Durante un rato dejó de pensar en los peligros que acechaban a la catedral de Ruán para imaginarse muy concretamente los que corría él, Charles Langelet. No quería darle demasiadas vueltas, pero las imágenes que acudían a su mente eran de lo más desagradables. Crispadas sobre el volante, sus largas y delgadas manos temblaban ligeramente. Por allí se veían pocos coches y pocas casas, y ni siquiera sabía muy bien adónde se dirigía. Siempre se había orientado mal y no estaba acostumbrado a viajar sin chofer. Se pasó un buen rato dando vueltas alrededor de Gien y empezó a ponerse nervioso. Temía quedarse sin gasolina. Meneó la cabeza y suspiró. Ya sabía que pasaría algo así: él, Charlie Langelet, no estaba hecho para aquella existencia grosera. Las mil pequeñas trampas de la vida cotidiana lo superaban. Y, en efecto, al coche se le acabó el combustible y se paró. Charlie se dirigió a sí mismo un pequeño gesto de homenaje, como quien se inclina ante un valiente vencido. No había nada que hacer; pasaría la noche en el bosque.

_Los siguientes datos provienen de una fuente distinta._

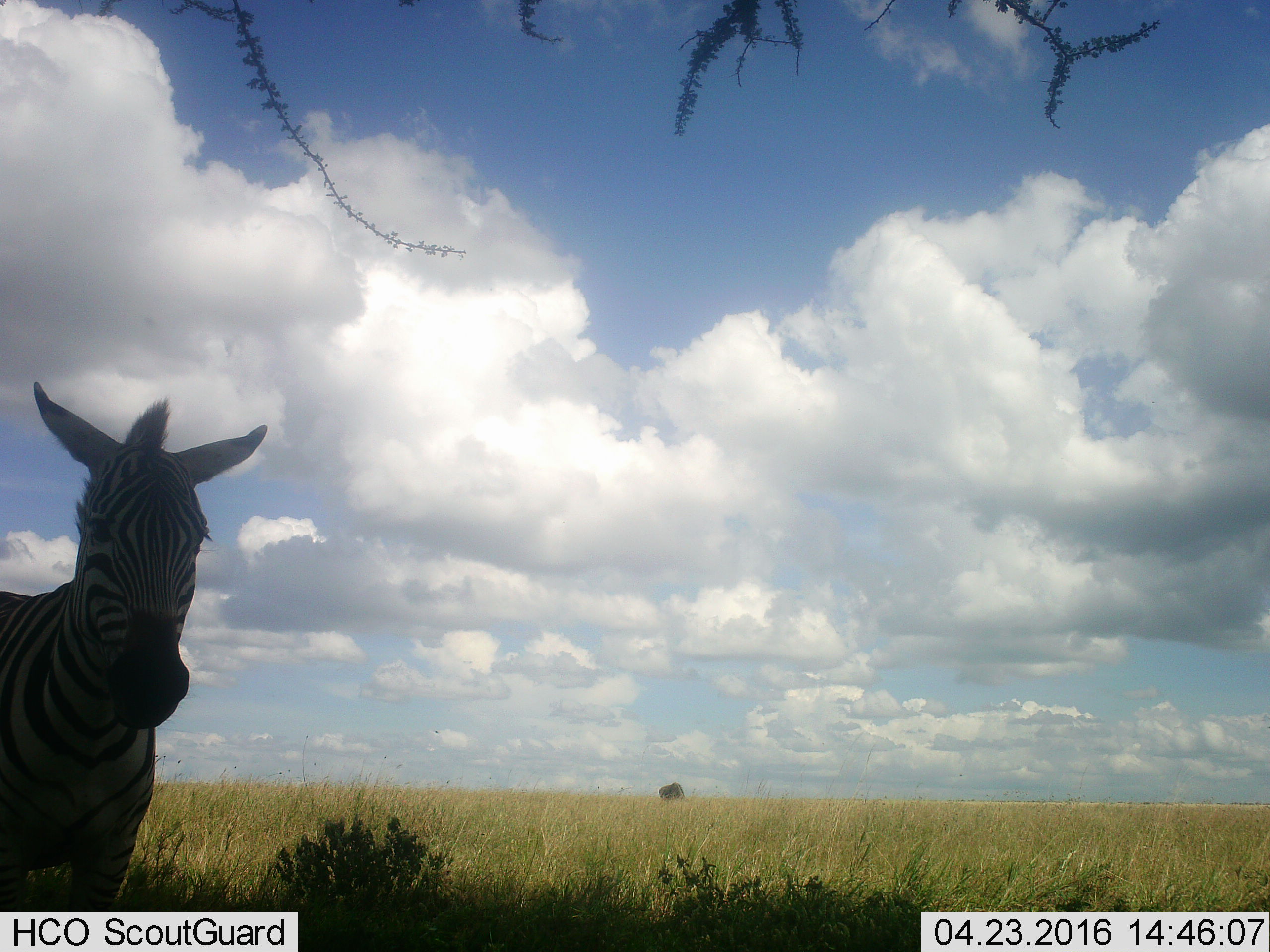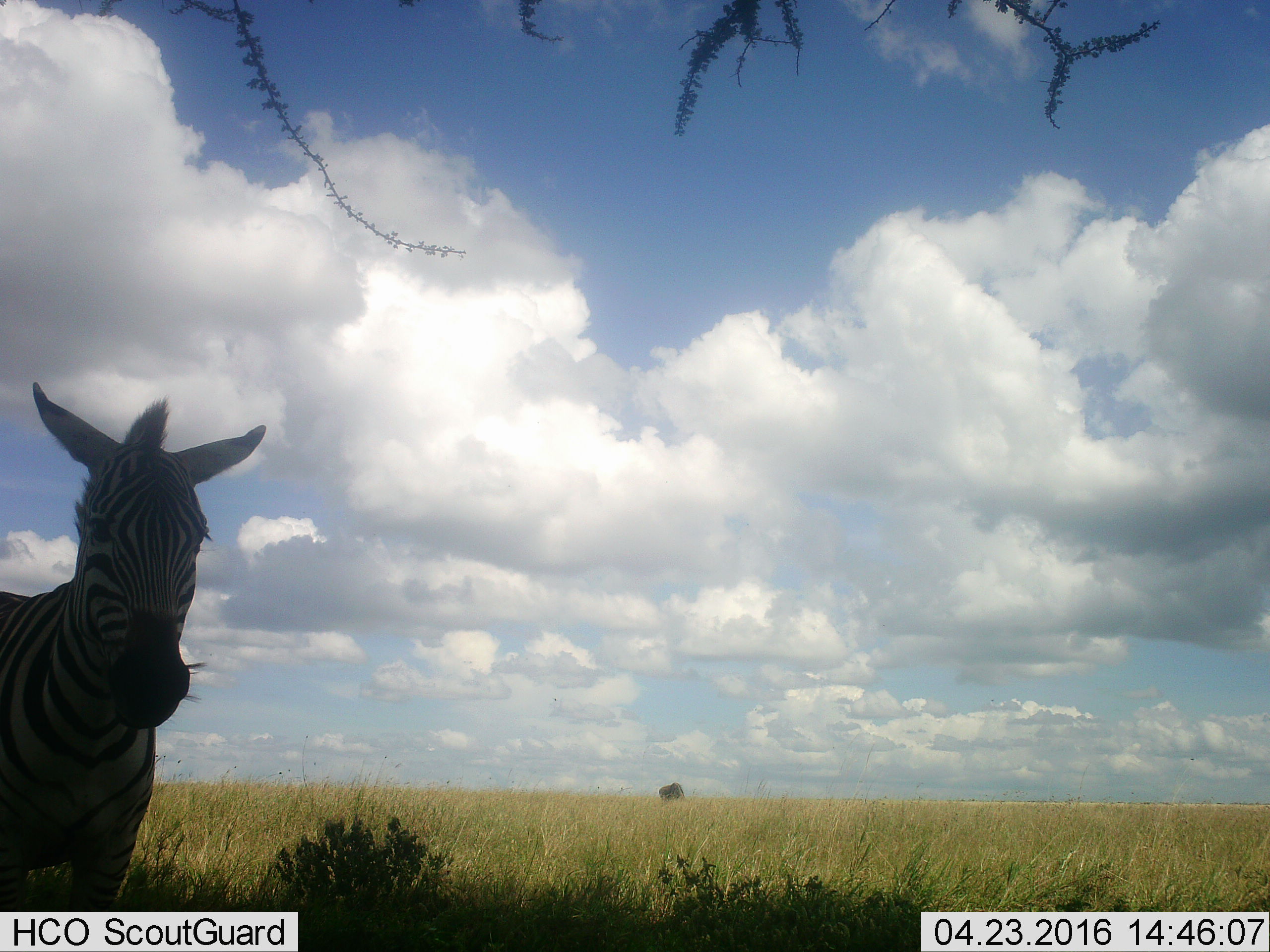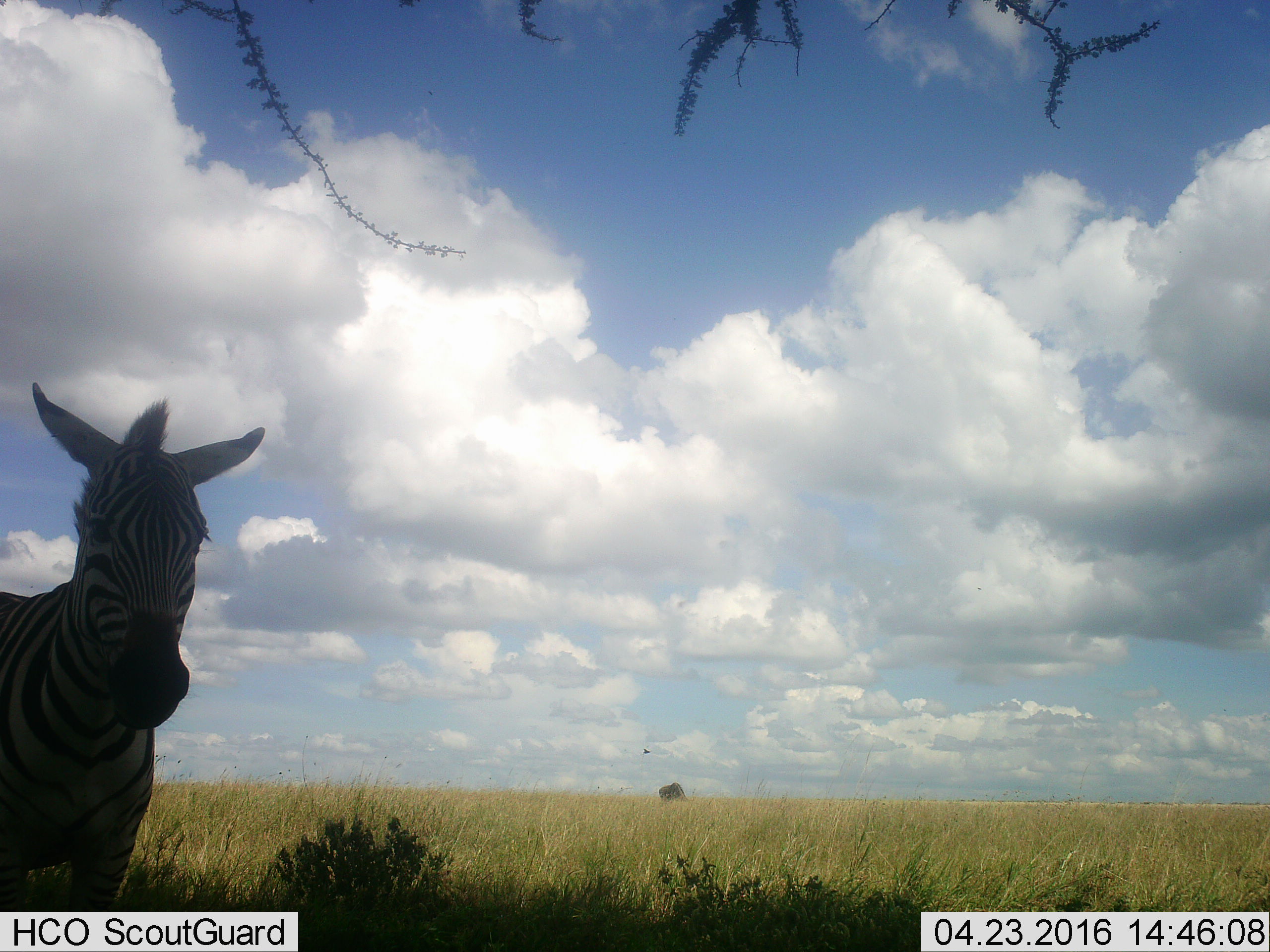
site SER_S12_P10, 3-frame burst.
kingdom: Animalia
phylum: Chordata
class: Mammalia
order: Perissodactyla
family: Equidae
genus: Equus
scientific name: Equus quagga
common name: plains zebra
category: zebraplains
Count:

– ¿No tendría usted una lata de gasolina para dejarme? -le preguntó al primer automovilista que vio.
El hombre respondió que no, y Charlie sonrió amarga y melancólicamente. «¡Así son los hombres! Raza egoísta y dura… Nadie está dispuesto a compartir un trozo de pan, una botella de cerveza o una simple lata de gasolina con un hermano en el infortunio…»
El automovilista arrancó pero se volvió para gritarle:
– Podrá conseguirla muy cerca de aquí, en la aldea de…
El nombre se perdió en la distancia y el vehículo siguió alejándose y desapareció entre los árboles. Charlie creyó distinguir una o dos casas.